**Work request**
Report each line of the entries below that includes "charset".

**Data for review**
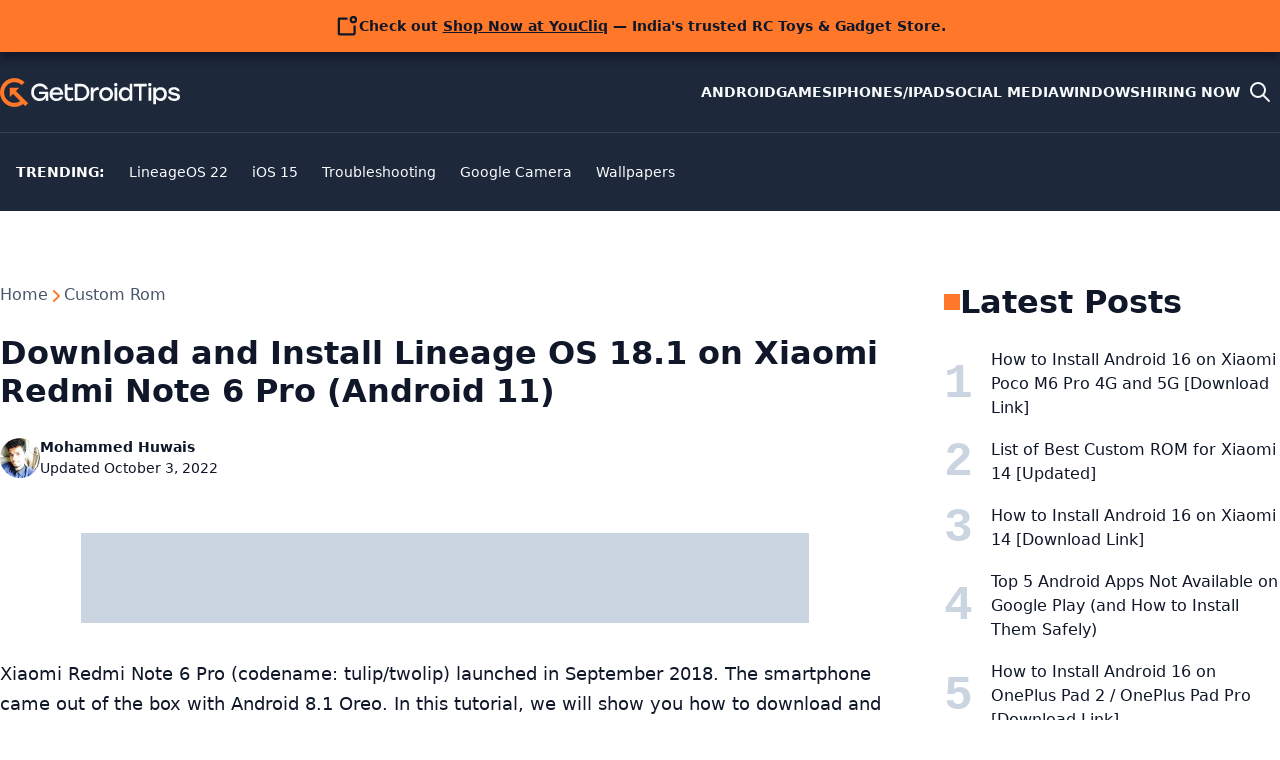

--- FILE ---
content_type: text/html; charset=utf-8
request_url: https://www.google.com/recaptcha/api2/aframe
body_size: 257
content:
<!DOCTYPE HTML><html><head><meta http-equiv="content-type" content="text/html; charset=UTF-8"></head><body><script nonce="iMUKxCmtz3-pcFpU_PaOYg">/** Anti-fraud and anti-abuse applications only. See google.com/recaptcha */ try{var clients={'sodar':'https://pagead2.googlesyndication.com/pagead/sodar?'};window.addEventListener("message",function(a){try{if(a.source===window.parent){var b=JSON.parse(a.data);var c=clients[b['id']];if(c){var d=document.createElement('img');d.src=c+b['params']+'&rc='+(localStorage.getItem("rc::a")?sessionStorage.getItem("rc::b"):"");window.document.body.appendChild(d);sessionStorage.setItem("rc::e",parseInt(sessionStorage.getItem("rc::e")||0)+1);localStorage.setItem("rc::h",'1768709077157');}}}catch(b){}});window.parent.postMessage("_grecaptcha_ready", "*");}catch(b){}</script></body></html>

**Answer to this exercise**
content_type: text/html; charset=utf-8
<!DOCTYPE HTML><html><head><meta http-equiv="content-type" content="text/html; charset=UTF-8"></head><body><script nonce="iMUKxCmtz3-pcFpU_PaOYg">/** Anti-fraud and anti-abuse applications only. See google.com/recaptcha */ try{var clients={'sodar':'https://pagead2.googlesyndication.com/pagead/sodar?'};window.addEventListener("message",function(a){try{if(a.source===window.parent){var b=JSON.parse(a.data);var c=clients[b['id']];if(c){var d=document.createElement('img');d.src=c+b['params']+'&rc='+(localStorage.getItem("rc::a")?sessionStorage.getItem("rc::b"):"");window.document.body.appendChild(d);sessionStorage.setItem("rc::e",parseInt(sessionStorage.getItem("rc::e")||0)+1);localStorage.setItem("rc::h",'1768709077157');}}}catch(b){}});window.parent.postMessage("_grecaptcha_ready", "*");}catch(b){}</script></body></html>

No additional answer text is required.